Excerpt provided:
= Beginning of Section =

W3C home > Mailing lists > Public > public-html@w3.org > February 2009

Re: ISSUE-4: Versioning, namespace URIs and MIME types

From: Maciej Stachowiak <mjs@apple.com>
Date: Wed, 18 Feb 2009 14:08:12 -0800
Cc: Dan Connolly <connolly@w3.org>, Ian Hickson <ian@hixie.ch>, HTML WG <public-html@w3.org>
Message-id: <CA0C37D3-9722-4032-834C-C547984516F8@apple.com>
To: Larry Masinter <masinter@adobe.com>

On Feb 18, 2009, at 1:42 PM, Larry Masinter wrote:

> I wrote:
>> The need for multiple libraries comes from having incompatible
>> languages or language versions. Incompatible languages and
>> language versions should be avoided--- however, not providing
>> a way of detecting which of several incompatible languages
>> or language versions was intended is a head-in-the-sand way
>> of pretending like they don't exist, and makes the problem
>> worse, not better.
> To which Dan responded:
>> I don't think so; the summary of this issue
>> http://www.w3.org/html/wg/tracker/issues/4
>> shows that there are some eyes-open arguments
>> that lead to the conclusion that we should not
>> provide a way of detective which of several
>> incompatible languages was intended:
>> * L. David Baron "Version information" -
>> http://lists.w3.org/Archives/Public/public-html/2007Apr/0279.html
> But that argument is
>> If we add version information, it will be tempting for the
>> implementation that Web authors are most commonly "writing for" to
>> use the version information to keep improvements in standards
>> compliance from applying to existing pages on the Web (i.e., pages
>> marked as older versions).

= End of Section =

Information shown:
= Beginning of Section =

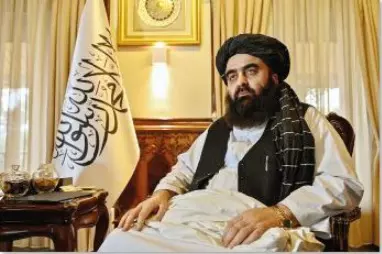 India’s Pragmatic Afghan Gamble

= End of Section =

Task prompt: Reproduce the mailing-list reply on versioning from "On Feb 18, 2009, at" to "worse, not better.", renaming "libraries" as "parsers". The material is unrelated to the text.

Exercise solution:
On Feb 18, 2009, at 1:42 PM, Larry Masinter wrote:

> I wrote:
>> The need for multiple parsers comes from having incompatible
>> languages or language versions. Incompatible languages and
>> language versions should be avoided--- however, not providing
>> a way of detecting which of several incompatible languages
>> or language versions was intended is a head-in-the-sand way
>> of pretending like they don't exist, and makes the problem
>> worse, not better.